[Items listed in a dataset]
----------------------------------------
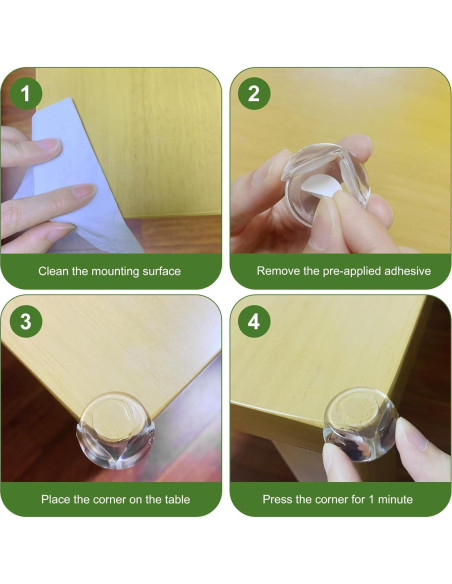 1

Clean the mounting surface

2

Remove the pre-applied adhesive

3

Place the corner on the table

4

Press the corner for 1 minute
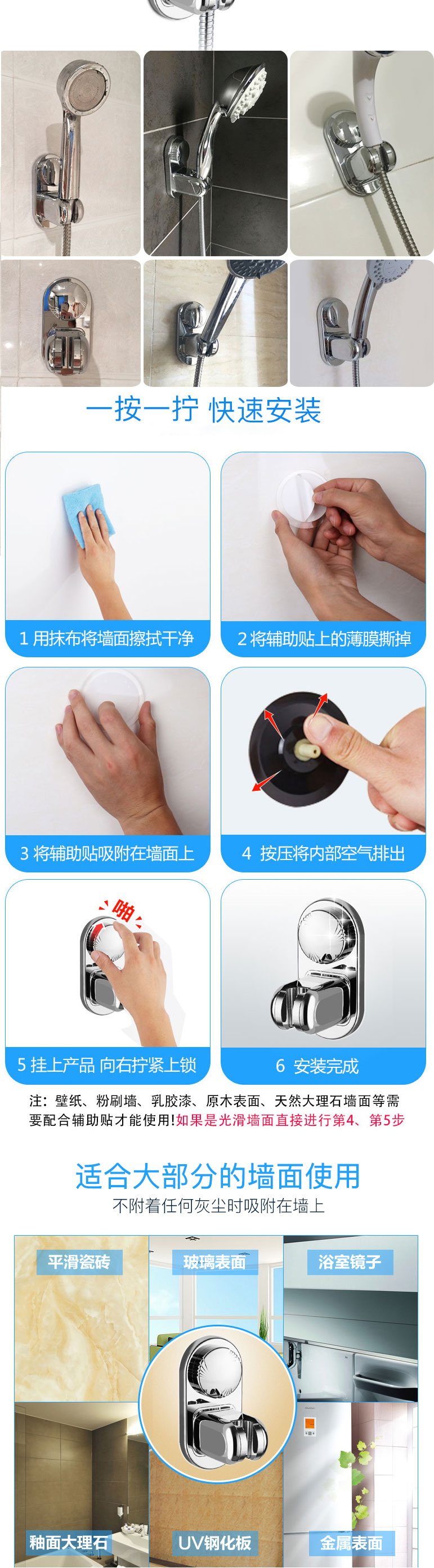 一按一拧 快速安装

1 用抹布将墙面擦拭干净

2 将辅助贴上的薄膜撕掉

3 将辅助贴吸附在墙面上

4 按压将内部空气排出

啪

5 挂上产品 向右拧紧上锁

6 安装完成

注：壁纸、粉刷墙、乳胶漆、原木表面、天然大理石墙面等需要配合辅助贴才能使用!如果是光滑墙面直接进行第4、第5步

适合大部分的墙面使用

不附着任何灰尘时吸附在墙上

平滑瓷砖

玻璃表面

浴室镜子

釉面大理石

UV钢化板

金属表面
----------------------------------------
Locate the lines above that contain "corner" and copy them.

Place the corner on the table
Press the corner for 1 minute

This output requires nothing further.